Good stuff :thumbsup:


----------



## WillyDC (26 d ago)

Oneal-Woodworking said:


> Only because he hogged out extra material for the motor to have some place to go as the blade depth is increased to max. Otherwise the motor would have hit the plywood before being able to come to full depth of cut. Most circular saws at least... Me personally - No WAY that I would be jacking a circular saw blade to near max like that and using it as a tablesaw. 🇳🇴 If you 'need' the blade that high to cut what you need to cut - You 'need' a real tablesaw and not a circular mounted upside down... I saw a guy freehand some stuff today that made me nervous. (I got out of the way) Freehanding the material was not an issue for me - It was the 'size' of his material. WAY to small to be doing that sort of stuff with in MY opinion. He pulled off his cuts with no issues or accidents but I would not have attempted such with that small of a workpiece. Freehanding with a bigger piece gives you more room to keep your digits well away from the blade in my experience. :yes:


 Hi Oneal, I know this is reviving a very old post, but is there some reason that using a circular saw at full extension in this way is particularly dangerous? Assuming the use of a riving knife and fence and that the saw is very firmly fastened to the table. It's a project I'm interested in and want to consider every safety concern. Thank you!


----------



## BigCountry79 (Jun 2, 2021)

WillyDC said:


> Hi Oneal, I know this is reviving a very old post, but is there some reason that using a circular saw at full extension in this way is particularly dangerous? Assuming the use of a riving knife and fence and that the saw is very firmly fastened to the table. It's a project I'm interested in and want to consider every safety concern. Thank you!

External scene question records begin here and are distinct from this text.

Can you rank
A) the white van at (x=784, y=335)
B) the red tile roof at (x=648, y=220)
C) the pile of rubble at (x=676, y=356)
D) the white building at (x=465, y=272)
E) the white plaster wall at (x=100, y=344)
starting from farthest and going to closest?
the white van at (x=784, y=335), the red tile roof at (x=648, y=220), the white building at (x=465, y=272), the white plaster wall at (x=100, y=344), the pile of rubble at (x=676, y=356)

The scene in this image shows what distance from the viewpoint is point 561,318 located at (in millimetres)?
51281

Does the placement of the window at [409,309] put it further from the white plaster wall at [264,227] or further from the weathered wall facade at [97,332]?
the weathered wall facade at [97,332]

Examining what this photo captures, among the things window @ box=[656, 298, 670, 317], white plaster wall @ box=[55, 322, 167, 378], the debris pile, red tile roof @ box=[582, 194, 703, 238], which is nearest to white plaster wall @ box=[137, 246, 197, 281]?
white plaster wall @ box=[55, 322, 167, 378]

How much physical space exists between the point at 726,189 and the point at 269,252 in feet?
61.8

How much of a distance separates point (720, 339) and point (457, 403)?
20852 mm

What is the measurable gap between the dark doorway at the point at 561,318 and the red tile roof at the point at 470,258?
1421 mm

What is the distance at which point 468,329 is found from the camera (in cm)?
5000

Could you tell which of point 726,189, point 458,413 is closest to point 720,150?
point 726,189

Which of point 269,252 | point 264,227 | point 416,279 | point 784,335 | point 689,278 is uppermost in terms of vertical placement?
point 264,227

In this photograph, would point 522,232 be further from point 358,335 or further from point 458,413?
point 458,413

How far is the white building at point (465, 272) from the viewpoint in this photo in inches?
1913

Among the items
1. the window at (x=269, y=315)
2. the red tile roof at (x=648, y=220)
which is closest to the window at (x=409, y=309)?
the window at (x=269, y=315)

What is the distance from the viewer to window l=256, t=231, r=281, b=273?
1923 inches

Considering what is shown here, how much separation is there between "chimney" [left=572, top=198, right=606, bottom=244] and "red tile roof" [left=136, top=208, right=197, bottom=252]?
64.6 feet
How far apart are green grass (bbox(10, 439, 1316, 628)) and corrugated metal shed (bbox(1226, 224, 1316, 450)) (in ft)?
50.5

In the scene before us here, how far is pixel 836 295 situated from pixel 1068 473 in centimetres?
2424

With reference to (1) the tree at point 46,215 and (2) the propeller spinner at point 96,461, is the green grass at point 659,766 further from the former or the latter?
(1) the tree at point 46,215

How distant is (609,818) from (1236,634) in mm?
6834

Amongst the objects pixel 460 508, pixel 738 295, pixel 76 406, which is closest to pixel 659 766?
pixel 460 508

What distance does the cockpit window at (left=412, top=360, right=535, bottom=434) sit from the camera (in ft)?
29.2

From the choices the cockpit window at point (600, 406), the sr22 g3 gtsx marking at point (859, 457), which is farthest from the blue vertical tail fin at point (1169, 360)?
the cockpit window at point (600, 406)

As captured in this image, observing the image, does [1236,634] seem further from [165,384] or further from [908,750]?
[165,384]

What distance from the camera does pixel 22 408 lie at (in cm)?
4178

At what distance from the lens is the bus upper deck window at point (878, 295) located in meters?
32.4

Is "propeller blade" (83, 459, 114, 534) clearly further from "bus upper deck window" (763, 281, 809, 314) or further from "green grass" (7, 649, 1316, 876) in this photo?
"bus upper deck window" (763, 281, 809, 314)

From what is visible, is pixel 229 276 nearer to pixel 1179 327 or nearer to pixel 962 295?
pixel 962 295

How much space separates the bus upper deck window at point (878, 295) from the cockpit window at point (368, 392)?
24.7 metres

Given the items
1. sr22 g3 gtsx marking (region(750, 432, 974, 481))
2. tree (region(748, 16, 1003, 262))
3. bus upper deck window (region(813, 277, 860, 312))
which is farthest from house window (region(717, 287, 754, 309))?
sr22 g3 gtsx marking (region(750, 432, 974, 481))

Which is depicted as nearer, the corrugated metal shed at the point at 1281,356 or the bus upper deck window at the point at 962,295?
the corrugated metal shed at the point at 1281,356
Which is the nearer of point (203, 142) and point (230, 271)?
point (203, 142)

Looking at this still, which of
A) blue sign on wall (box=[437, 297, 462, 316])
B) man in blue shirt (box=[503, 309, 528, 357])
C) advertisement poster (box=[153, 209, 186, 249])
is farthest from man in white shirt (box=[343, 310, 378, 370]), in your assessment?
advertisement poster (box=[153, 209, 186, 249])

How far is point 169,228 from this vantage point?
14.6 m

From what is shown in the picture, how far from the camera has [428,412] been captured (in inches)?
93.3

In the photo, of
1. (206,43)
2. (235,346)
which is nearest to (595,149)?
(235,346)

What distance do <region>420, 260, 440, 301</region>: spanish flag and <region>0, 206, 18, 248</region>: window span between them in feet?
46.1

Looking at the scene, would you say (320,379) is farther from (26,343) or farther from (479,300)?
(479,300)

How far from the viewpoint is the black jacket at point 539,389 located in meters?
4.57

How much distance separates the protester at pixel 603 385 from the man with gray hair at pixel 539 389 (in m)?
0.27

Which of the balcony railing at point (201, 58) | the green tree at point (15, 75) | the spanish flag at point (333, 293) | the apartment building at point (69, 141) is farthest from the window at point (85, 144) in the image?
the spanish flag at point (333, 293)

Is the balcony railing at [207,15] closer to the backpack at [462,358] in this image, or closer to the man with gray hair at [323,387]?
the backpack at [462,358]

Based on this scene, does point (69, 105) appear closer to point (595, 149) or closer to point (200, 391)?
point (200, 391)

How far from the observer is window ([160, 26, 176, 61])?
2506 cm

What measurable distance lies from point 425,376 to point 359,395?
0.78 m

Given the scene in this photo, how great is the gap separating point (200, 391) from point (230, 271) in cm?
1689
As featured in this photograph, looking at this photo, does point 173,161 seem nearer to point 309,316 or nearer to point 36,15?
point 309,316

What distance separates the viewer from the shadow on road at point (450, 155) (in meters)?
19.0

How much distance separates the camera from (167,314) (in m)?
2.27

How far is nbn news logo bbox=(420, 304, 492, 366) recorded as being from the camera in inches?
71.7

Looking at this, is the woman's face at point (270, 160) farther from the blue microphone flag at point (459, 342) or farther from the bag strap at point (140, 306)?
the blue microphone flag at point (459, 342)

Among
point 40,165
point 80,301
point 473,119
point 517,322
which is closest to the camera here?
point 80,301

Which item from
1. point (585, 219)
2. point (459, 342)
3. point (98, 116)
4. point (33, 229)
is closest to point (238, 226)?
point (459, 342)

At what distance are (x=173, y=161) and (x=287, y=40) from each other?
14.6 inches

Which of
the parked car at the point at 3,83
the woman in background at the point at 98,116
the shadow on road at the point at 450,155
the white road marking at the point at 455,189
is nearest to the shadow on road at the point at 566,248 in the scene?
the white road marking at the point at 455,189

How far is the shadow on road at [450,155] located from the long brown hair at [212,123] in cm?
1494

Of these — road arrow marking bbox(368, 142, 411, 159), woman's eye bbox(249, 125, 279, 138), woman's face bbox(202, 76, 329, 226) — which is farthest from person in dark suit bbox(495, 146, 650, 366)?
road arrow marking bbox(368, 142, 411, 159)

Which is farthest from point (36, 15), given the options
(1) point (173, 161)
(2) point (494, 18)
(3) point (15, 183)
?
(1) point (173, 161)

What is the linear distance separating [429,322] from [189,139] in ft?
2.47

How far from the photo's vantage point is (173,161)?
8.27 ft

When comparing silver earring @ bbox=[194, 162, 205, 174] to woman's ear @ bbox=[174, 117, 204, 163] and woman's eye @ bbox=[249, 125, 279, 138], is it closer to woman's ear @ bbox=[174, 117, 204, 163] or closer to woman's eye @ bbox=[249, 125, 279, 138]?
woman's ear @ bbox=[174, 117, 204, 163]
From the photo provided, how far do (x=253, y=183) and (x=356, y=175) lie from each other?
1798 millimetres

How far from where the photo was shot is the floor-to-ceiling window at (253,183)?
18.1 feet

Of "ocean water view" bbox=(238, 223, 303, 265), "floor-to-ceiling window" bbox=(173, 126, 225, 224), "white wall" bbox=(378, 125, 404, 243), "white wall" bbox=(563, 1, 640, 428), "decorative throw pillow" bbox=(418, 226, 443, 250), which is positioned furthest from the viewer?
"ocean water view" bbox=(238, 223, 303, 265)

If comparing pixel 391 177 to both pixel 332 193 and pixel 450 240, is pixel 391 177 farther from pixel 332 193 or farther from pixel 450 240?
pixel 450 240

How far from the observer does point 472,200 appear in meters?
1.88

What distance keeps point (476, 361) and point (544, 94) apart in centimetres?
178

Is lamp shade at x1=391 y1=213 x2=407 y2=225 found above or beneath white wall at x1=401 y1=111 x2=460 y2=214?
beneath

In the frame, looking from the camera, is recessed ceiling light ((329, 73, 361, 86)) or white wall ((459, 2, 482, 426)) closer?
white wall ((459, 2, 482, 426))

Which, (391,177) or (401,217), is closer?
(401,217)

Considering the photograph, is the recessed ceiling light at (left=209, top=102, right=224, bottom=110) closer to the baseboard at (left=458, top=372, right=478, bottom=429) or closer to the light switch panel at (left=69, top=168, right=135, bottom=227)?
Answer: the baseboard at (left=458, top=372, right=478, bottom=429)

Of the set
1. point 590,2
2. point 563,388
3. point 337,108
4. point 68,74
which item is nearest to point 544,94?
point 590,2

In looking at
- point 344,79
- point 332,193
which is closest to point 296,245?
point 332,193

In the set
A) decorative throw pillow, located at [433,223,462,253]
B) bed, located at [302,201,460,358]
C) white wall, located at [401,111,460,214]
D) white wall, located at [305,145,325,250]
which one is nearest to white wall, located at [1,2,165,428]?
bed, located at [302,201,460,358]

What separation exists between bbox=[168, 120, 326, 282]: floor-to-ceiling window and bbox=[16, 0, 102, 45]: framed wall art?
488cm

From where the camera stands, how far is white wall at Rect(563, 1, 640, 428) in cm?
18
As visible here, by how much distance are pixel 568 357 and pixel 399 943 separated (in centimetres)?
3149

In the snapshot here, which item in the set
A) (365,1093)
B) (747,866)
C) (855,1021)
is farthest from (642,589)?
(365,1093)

Just don't do it. If you make a bad table, you might break a glass. If you make a bad tablesaw, you can loose a hand.

Lots of parts means lots of ways to mess up the design or construction


----------



## Bob Bengal (Jan 2, 2021)

WillyDC said:


> Hi Oneal, I know this is reviving a very old post


Welcome to the forum.

Oneal-Woodworking is no longer active here. I think you are better off getting a used table saw.


----------